The camp was like nothing the two Europeans had ever seen before. The participants, most all relatives of the founders, dressed in Alpine costume, the men in lederhosen and the women in dirndls. Upon the two European guests’ arrival, one extroverted and self-possessed Putnam child challenged them to a game of tetherball. Both men were delighted with what they described later as “the distinctly American scene.”

The first night at dinner in the communal lodge, Eleanor had allowed herself to be introduced, and she was not certain that Dr. Freud recalled their encounter ten years earlier. She made no mention of it, and he did not seem to take any special notice. During the evening she noticed the young Swiss professor’s attentions to her. After dinner, after her two young daughters had been taken off to bed by an older cousin as was camp custom, it was Jung who approached with the proposal. “You are the authority on the wilderness trails in this region, I have heard, Mrs. Burden.”

“I don’t know about being an authority, but I have been coming here since I was a little girl.” Putnam Camp and the Adirondack wilderness had been the solace of her childhood after her mother died and she was left alone with her severe aunt Prudence and her grieving father Joshua Putnam. Invited to the camp where her overly serious father and aunt never came, she could hike and romp about with cousins of all ages. Long walks on the trails with their many stream crossings were part of her cherished summer routine.
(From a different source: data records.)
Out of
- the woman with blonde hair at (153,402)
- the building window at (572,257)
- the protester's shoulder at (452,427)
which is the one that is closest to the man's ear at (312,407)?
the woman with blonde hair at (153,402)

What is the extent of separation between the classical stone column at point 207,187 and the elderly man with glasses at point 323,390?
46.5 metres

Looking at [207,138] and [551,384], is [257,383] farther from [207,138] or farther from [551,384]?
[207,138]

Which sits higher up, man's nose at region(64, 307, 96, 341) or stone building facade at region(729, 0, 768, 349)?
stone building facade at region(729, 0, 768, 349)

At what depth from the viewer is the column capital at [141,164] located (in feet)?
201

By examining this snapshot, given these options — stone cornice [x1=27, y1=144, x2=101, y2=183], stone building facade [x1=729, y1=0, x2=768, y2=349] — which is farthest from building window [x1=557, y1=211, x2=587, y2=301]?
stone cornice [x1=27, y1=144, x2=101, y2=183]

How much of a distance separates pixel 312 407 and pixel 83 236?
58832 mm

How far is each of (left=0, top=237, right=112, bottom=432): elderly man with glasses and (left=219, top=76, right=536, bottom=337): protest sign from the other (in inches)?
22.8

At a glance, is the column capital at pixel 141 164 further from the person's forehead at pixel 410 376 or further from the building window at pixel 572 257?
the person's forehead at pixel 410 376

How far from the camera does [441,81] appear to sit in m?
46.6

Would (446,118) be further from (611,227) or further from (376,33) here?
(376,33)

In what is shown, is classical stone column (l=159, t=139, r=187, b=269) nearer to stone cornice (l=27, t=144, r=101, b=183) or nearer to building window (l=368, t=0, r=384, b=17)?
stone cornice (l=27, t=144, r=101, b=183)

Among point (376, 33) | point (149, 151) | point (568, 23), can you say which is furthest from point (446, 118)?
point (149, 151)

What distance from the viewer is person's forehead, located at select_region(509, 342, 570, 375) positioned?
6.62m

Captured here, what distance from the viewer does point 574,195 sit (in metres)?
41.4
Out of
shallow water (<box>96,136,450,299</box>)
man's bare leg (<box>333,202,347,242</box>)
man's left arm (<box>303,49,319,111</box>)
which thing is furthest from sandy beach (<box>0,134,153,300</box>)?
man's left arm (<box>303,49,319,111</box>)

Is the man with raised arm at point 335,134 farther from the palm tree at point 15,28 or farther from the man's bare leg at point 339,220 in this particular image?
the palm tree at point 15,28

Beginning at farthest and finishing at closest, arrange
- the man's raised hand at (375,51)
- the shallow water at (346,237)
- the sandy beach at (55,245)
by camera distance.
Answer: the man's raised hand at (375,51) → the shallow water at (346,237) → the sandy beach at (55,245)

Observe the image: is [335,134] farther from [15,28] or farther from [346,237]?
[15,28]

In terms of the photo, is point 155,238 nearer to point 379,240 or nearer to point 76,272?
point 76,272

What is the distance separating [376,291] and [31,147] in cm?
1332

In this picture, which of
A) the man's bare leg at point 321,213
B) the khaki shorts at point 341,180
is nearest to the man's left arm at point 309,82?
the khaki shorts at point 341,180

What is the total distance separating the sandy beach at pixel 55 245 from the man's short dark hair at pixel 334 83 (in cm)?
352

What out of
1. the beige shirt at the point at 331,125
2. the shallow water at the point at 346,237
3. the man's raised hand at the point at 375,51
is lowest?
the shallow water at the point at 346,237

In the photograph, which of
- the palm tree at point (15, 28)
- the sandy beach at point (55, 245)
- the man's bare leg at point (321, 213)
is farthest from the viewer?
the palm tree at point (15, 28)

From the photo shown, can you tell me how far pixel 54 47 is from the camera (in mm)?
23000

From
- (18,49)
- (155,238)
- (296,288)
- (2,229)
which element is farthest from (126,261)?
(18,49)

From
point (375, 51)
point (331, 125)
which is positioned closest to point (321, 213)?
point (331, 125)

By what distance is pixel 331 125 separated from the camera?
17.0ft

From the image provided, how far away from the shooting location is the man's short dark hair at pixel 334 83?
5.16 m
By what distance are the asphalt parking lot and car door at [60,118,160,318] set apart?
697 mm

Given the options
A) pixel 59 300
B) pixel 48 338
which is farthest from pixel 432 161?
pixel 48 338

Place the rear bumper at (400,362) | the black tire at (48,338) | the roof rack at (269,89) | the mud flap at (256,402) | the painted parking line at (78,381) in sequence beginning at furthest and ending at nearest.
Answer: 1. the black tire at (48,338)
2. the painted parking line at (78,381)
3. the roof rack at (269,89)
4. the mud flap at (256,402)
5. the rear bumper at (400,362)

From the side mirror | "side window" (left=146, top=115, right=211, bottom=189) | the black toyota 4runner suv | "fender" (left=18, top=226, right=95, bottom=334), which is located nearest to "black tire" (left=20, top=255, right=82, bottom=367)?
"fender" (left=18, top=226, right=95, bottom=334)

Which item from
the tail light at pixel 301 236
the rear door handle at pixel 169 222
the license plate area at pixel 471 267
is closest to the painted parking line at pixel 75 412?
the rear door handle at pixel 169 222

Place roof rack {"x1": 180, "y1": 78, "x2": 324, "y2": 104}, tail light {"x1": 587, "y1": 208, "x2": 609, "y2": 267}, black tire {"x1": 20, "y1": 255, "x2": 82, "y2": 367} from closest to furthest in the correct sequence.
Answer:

“Perhaps you will serve as our guide tomorrow. Dr. Freud is an avid hiker, as am I. We would relish being escorted by one who knows the way.” It was the young doctor at his most charming.

“There are others who know the terrain better than I,” Eleanor said. “But I would be honored to serve as your guide.”

The next morning, Eleanor sat at a breakfast table some distance from the two visiting doctors, and she took great delight in seeing them dive into the rich offerings of eggs, bacon, biscuits, and the pancakes that were
a camp specialty. Afterward, when they met outside the dining hall, ready to depart, Jung caught Eleanor with a surprise.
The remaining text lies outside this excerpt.